Systematic evolution of model-based spreadsheet applications

https://doi.org/10.1016/j.jvlc.2011.11.009Get rights and content

Abstract

Using spreadsheets is the preferred method to calculate, display or store anything that fits into a table-like structure. They are often used by end users to create applications, although they have one critical drawback—spreadsheets are very error-prone. Recent research has developed methods to reduce this error-proneness by introducing a new way of object-oriented modeling of spreadsheets before using them.

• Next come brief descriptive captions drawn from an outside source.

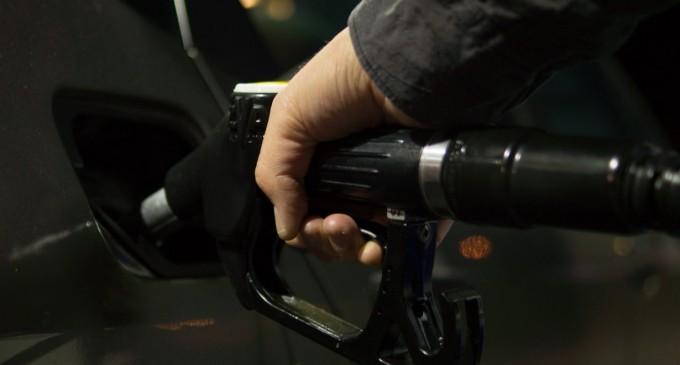 Καύσιμα: Κάτω από 1,4 ευρώ το λίτρο η βενζίνη σε ορισμένα πρατήρια της Αττικής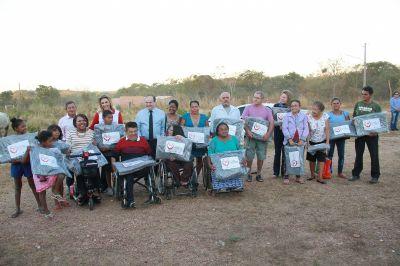 1ª dama vai à comunidades entregar cobertores da campanha Aquece Cuiabá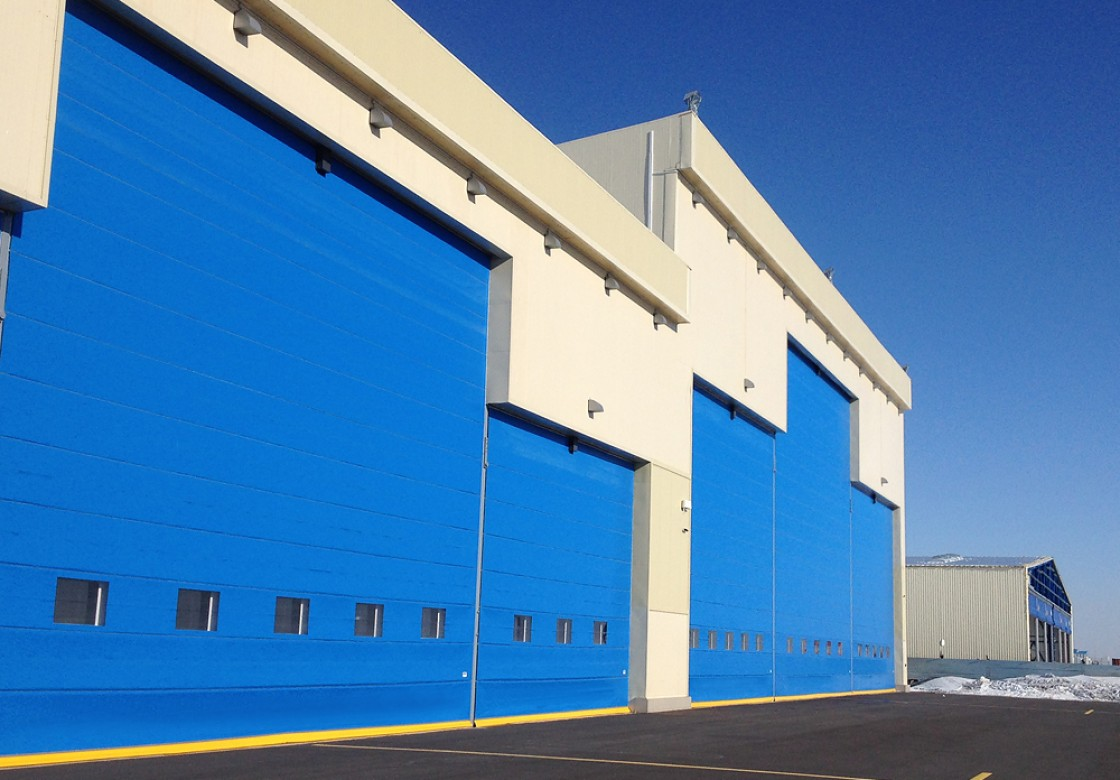 portes de hangar d 39 aviation portes de hangar et portes industrielles. Black Bedroom Furniture Sets. Home Design Ideas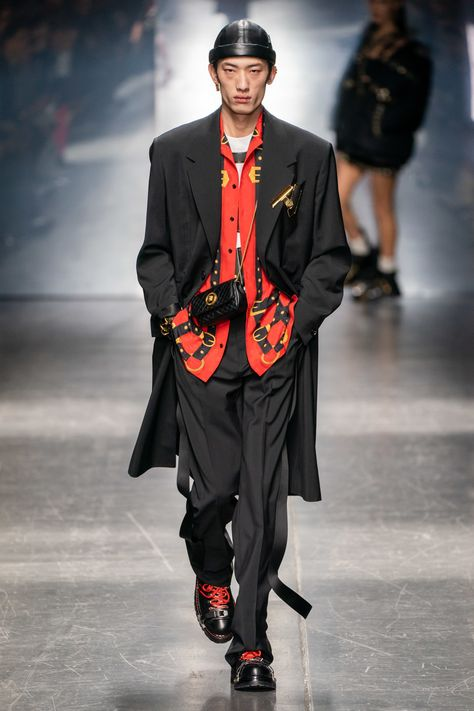 Versace Fall 2019 Menswear Collection - Vogue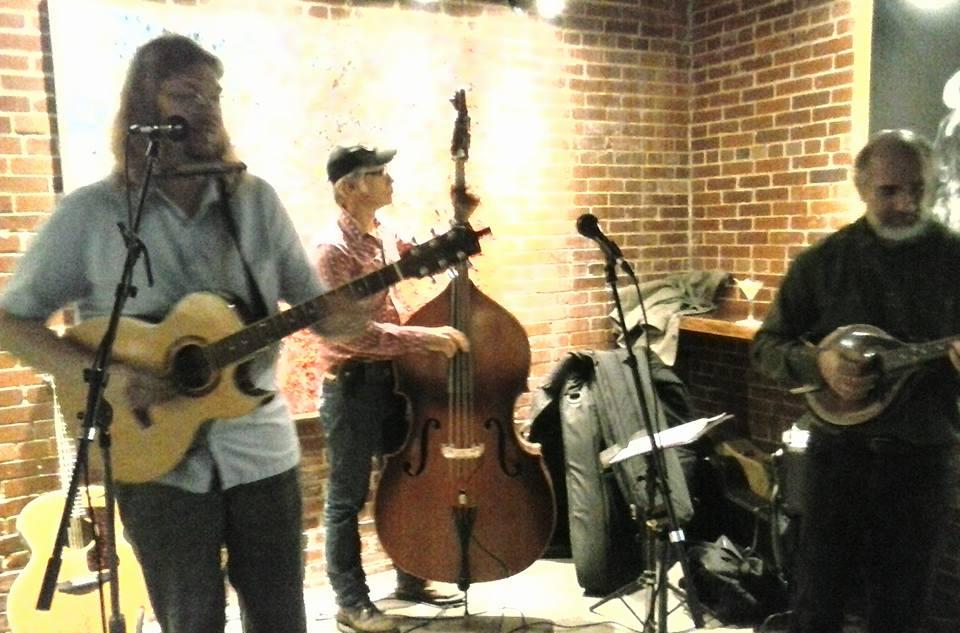 Acoustic trio at Big Springs Spirits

These spreadsheet models, termed ClassSheets, are used to generate concrete spreadsheets on the instance level. By this approach sources of errors are reduced and spreadsheet applications become easier to understand.

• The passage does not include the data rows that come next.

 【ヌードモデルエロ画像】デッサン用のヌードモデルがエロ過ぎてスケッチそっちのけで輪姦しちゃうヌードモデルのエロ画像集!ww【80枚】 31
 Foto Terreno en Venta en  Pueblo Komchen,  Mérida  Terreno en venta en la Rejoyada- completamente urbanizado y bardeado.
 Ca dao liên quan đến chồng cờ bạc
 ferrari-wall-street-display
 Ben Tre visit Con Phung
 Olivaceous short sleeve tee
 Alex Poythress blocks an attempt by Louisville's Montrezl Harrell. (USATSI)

As usual for almost every other application, requirements on spreadsheets change due to the changing environment. Thus, the problem of evolution of spreadsheets arises. The update and evolution of spreadsheets is the uttermost source of errors that may have severe impact.

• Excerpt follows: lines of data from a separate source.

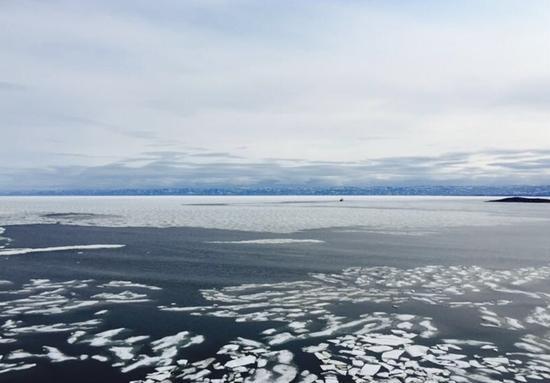 伊卡卢伊特北冰洋沿岸景色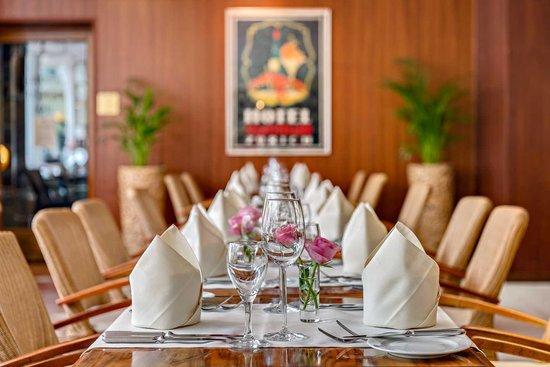 Hotel St. Gotthard: Restaurant Lobbybar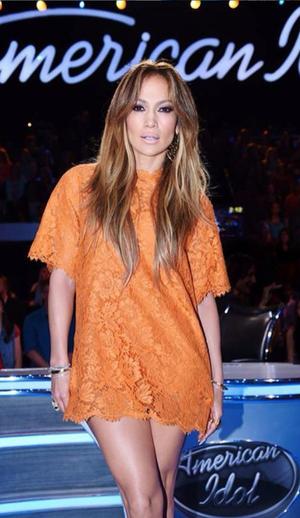 Дженнифер Лопес в коротком кружевном платье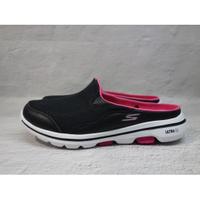 [麥修斯]SKECHERS GO WALK 5 拖鞋 休閒 懶人鞋 好穿脫 輕量 透氣 黑桃 女款 124023BKHP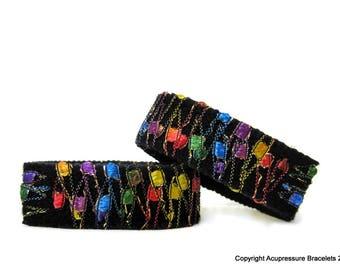 Motion Sickness Bracelets for all symptoms of nausea, vertigo, heartburn. Adjustable and Comfortable. Rainbow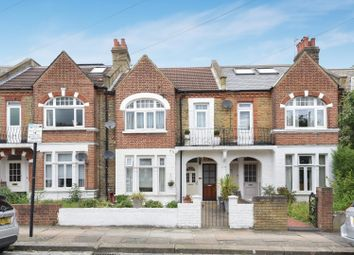 Thumbnail 2 bed flat to rent in Dornton Road, London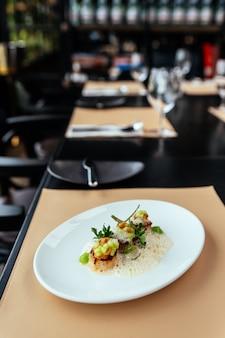 Molecular creative fine dining: hokkaido-jakobsmuschel mit veloute aus grünem apfel, haselnuss und schalentieren.
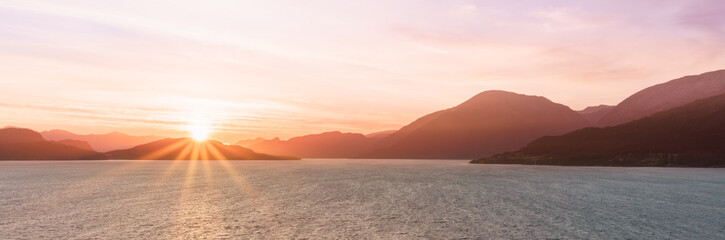 Sonnenaufgang im Hardangerfjord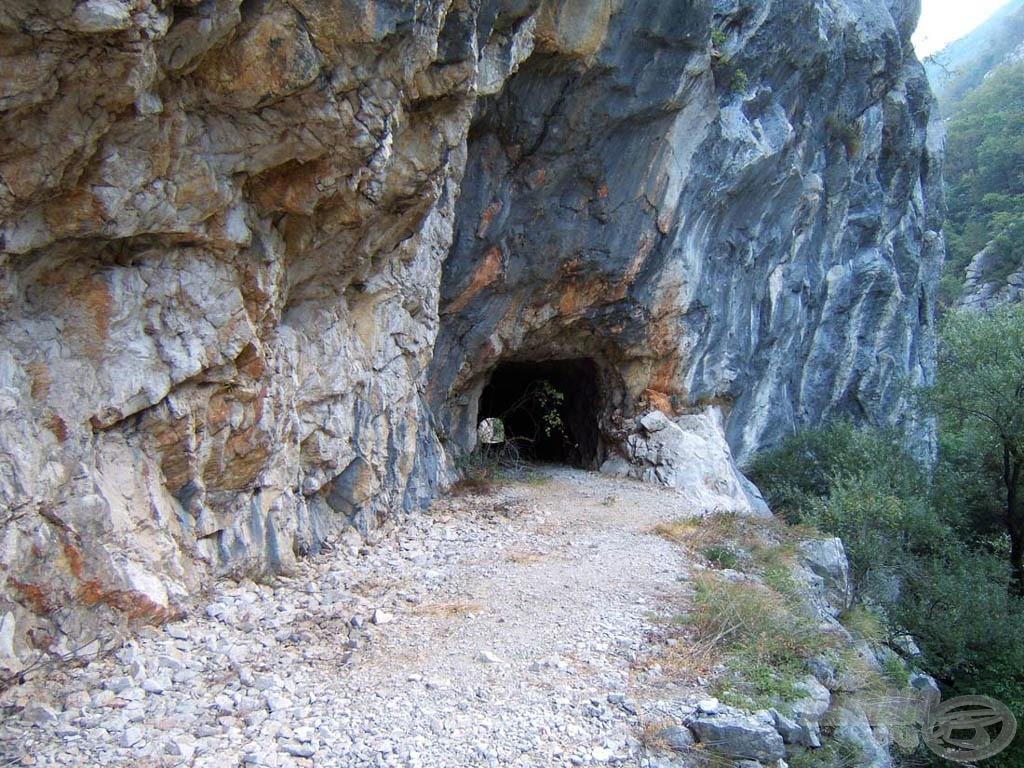 A sziklába az alagutat még a partizánok vájták, de a közelmúlt háborújában is használták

In this paper, we will introduce a model-based approach to spreadsheet evolution by propagating updates on spreadsheet models (i.e. ClassSheets) to spreadsheets. To this end, update commands for the ClassSheet layer are automatically transformed to those for the spreadsheet layer. We describe spreadsheet model update propagation using a formal framework and present an integrated tool suite that allows the easy creation and safe update of spreadsheet models. The presented approach greatly contributes to the problem of software evolution and maintenance for spreadsheets and thus avoids many errors that might have severe impacts.

Highlights

► ClassSheets are formally defined using Graph Structures. ► Evolution of ClassSheets represented in these Graph Structures is formally defined. ► Propagation of ClassSheet updates to Spreadsheet Instances is formally described. ► Full Tool Support is given that enables full model-based round-trip engineering of spreadsheets.

Introduction

Spreadsheets are one of the most popular and important programming languages used in business applications today. Estimates say that “each year tens of millions of managers and professionals around the world create hundreds of millions of spreadsheets” [1]. Reasons for this wide-spread use of spreadsheets are the ease of creating highly sophisticated spreadsheet applications using the simple and intuitive two-dimensional tabular layout and of course the fast and broad availability of spreadsheet applications. Due to their availability to non-experts, spreadsheets belong to the category of end-user development environments. However, the simplicity of spreadsheets is misleading. Although, the spreadsheet user group usually is able to develop complex spreadsheets, the users often do not have the knowledge to prevent errors leading to error-prone and unstructured spreadsheets [2]. Studies estimate rates of at least 80 percent of erroneous spreadsheets [3], [4]. How costly these errors can be is evident in recent news stories. For example, in 2006, the Office of Government Commerce Buying Solutions erred in informing 29 suppliers that they had been successful in the public sector tendering process. In a subsequent letter, they stated: “Unfortunately, [we are] not, as we had hoped, in a position to accept your tender at this time. This is because an error in the original evaluation spreadsheet has been identified, necessitating rescoring of all tenders for this project…this error has now been corrected and this has caused a small number of changes to the original award decision” [5].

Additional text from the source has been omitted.